Nube negra
La vida es un filo. La línea que separa el éxito del fracaso es tan fina que a veces resulta imperceptible. Lo que hoy va bien, mañana puede ir mal. Lo que hoy va mal, eso sí, mañana irá peor: esa ley suele ser irreductible, a menos que te juegues las vísceras en el intento. Unas vísceras que a veces nos piden huír. Unas vísceras que a veces nos gritan pidiendo muerte, piediendo olvido, pidiendo el golpe de gracia. Unas vísceras que hemos acostumbrado a hacer sufrir, a hacer llorar, a hacer gozar...A veces los abismos marcan el camino, se imponen en la ruta del mañana. El explorador que llevamos dentro decide: caer o no caer, esa es la cuestión. Tremenda disyuntiva para un sólo ser, pero mucho peor para un par de corazones. Si uno cae el otro no escoje, pues mirar o caer no debe ser tan diferente. Mirar es caer, por dentro, pero con un impacto más duro...
Esperar o no esperar, otra terrible disyuntiva. ¿Alternativa o esperanza? ¿Recurso o ilusión?
El camino, los claros y los prados.
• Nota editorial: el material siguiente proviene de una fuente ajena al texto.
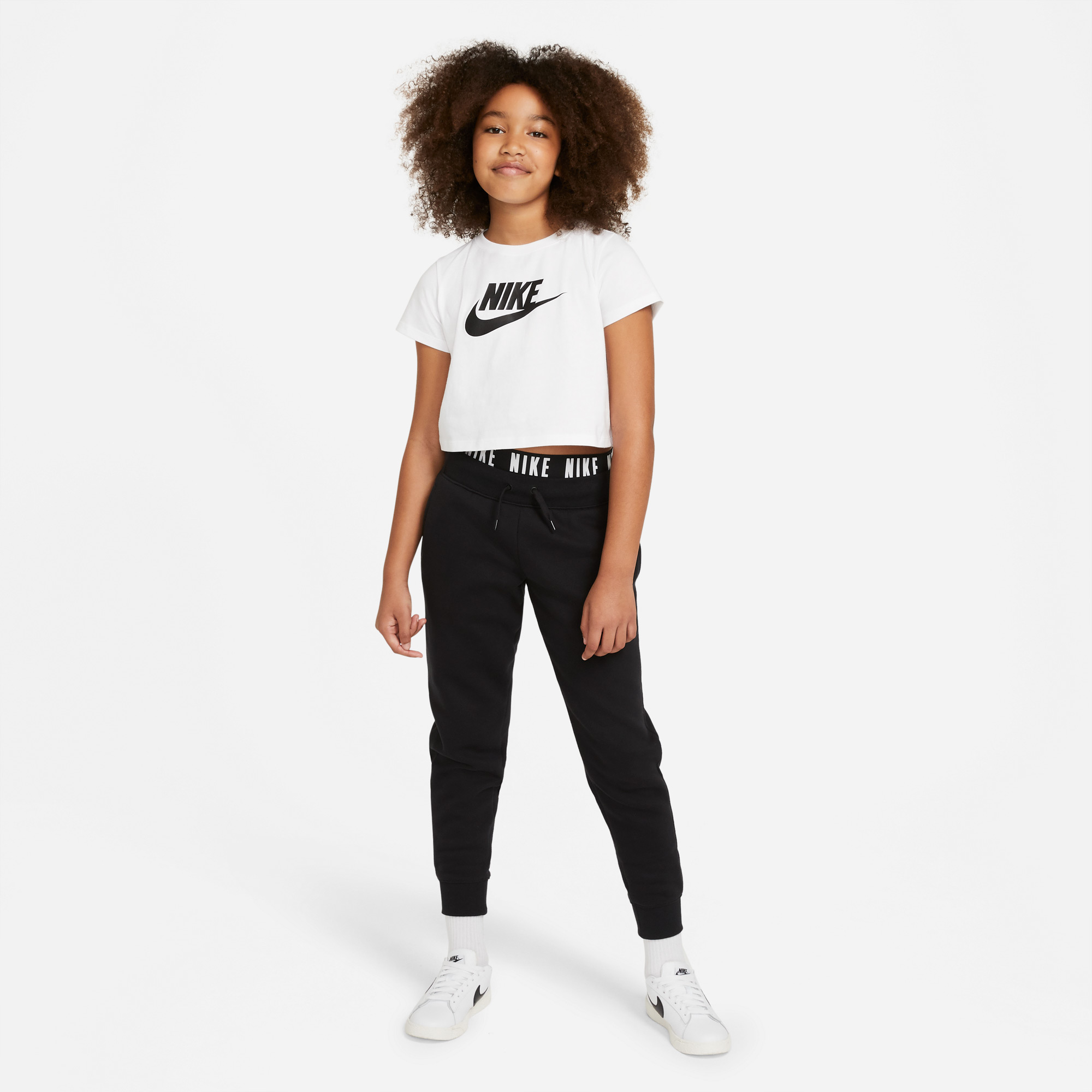 Nike Sportswear Çocuk Beyaz T-Shirt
El camino, los hoyos y las nubes...
Cuando busco el verano en un sueño vacío,
cuando te quema el frío si me cojes la mano,
cuando la luz cansada tiene sombras de ayer,
cuando el amanecer es otra noche helada.
Cuando juego mi suerte al verso que no escribo,
cuando sólo recibo noticias de la muerte,
cuando corta la espada de lo que ya no existe,
cuando desojo el triste racimo de la nada...
Sólo te pido que me esperes al otro lado de la nube negra,
hayá donde no quedan mercaderes, que venden soledades de ginebra...
Al otro lado de los apagones, al otro lado de la luna en quiebra,
hayá donde se escriben las canciones, con humo blanco de la nube negra...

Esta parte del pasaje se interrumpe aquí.